So, I got a new phone yesterday! It’s only the third phone I’ve had my entire lifetime. Crazy, I know. I am really grateful. My old phone’s battery was shot – it would die after an hour. And it worked out that we were due for an upgrade with Alltel, so I picked out this beast of a phone! Moto Q 9c.
So far it’s been great. Not the longest battery life – but I guess that’s the case with any Smartphone.
Now, some might remember this post from awhile back. This question never got answered, just wondering if anyone had any thoughts now?
I have a question, maybe someone out there can answer for me. The sermon at church yesterday was about facing giants in our lives…based on the story of “David and Goliath” in 1 Samuel 17. Well, as I was reading 1 Samuel 19 (I tend to get sidetracked sometimes during a sermon and I’ll read ahead of whatever the preacher is speaking on…whoops) I came across verse 9:
“Then a harmful spirit from the Lord came upon Saul, as he sat in his house with his spear in his hand…”
Can anyone explain to me why an “evil, harmful” spirit came from the Lord? It’s definitely an interesting concept. Any ideas?


Nice phone.
God, evil spirit thing:
Is what God doing there related to what God did with the pharaoh during moses time? I would think so.
2 thoughts come to mind with these type of passages.
1. Is it that “from the Lord” means God has forced the harmful spirit to do His will or that God has allowed the spirit to do the spirits will? I think in the Pharaoh’s case it is clearly God doing His will. This one with Saul I am not so sure.

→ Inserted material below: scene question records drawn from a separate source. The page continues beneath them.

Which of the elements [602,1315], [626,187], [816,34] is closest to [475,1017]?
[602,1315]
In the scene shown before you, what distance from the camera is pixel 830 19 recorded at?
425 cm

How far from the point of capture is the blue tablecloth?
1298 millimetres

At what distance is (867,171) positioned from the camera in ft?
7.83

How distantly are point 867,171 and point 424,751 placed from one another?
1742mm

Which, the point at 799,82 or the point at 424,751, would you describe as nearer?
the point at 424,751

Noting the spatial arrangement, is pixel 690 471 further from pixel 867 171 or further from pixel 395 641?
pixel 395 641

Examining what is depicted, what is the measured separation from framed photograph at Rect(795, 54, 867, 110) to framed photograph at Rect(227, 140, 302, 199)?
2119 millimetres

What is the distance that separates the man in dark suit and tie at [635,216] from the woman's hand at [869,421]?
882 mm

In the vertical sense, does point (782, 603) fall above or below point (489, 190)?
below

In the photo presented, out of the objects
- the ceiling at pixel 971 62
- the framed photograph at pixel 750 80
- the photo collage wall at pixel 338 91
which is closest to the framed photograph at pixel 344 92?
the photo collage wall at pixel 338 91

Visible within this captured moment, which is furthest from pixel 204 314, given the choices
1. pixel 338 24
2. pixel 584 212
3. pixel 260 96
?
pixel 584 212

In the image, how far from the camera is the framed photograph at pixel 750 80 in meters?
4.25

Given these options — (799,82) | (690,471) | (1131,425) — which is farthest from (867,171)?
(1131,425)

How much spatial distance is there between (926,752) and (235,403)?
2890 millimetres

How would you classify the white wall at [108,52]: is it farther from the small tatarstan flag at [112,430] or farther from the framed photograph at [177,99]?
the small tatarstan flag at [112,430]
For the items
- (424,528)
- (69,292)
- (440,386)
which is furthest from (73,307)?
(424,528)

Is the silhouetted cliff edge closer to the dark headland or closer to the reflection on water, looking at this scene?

2. Why is the spirit labeled “harmful”? Is it the same as evil? Or just has harmful intent? Good can come from harm so it isn’t necessairly evil. With the Pharaoh example, did he actually commit sin or evil acts if it was God leading the charge?
I personally think God is capable of any act. But when God is leading the charge it is obviously not considered ’sin’ as ’sin’ is going against God’s will. We tend to judge actions as evil, bad, or sinful based on what we feel is right and wrong, however God judges them based solely on His will. If He wills it, then it is not sin. Hence God decrees murder as winful but when He leads an army, it becomes ‘ok’.
Remember, Saul was a king chosen by the people, not God. Sauls kingship was not Gods will, thus any spirit bringing down that reign might be looked upon as harmful, but to God the spirit is righting a wrong.
hmmm interesting.
Sometimes when things seem wrong in the bible I like to look it up in a different version, sometimes a different version will make it make perfect sense for me.
and your phone looks very smart! cooL!
whahahah .. the god of uproars strikes again.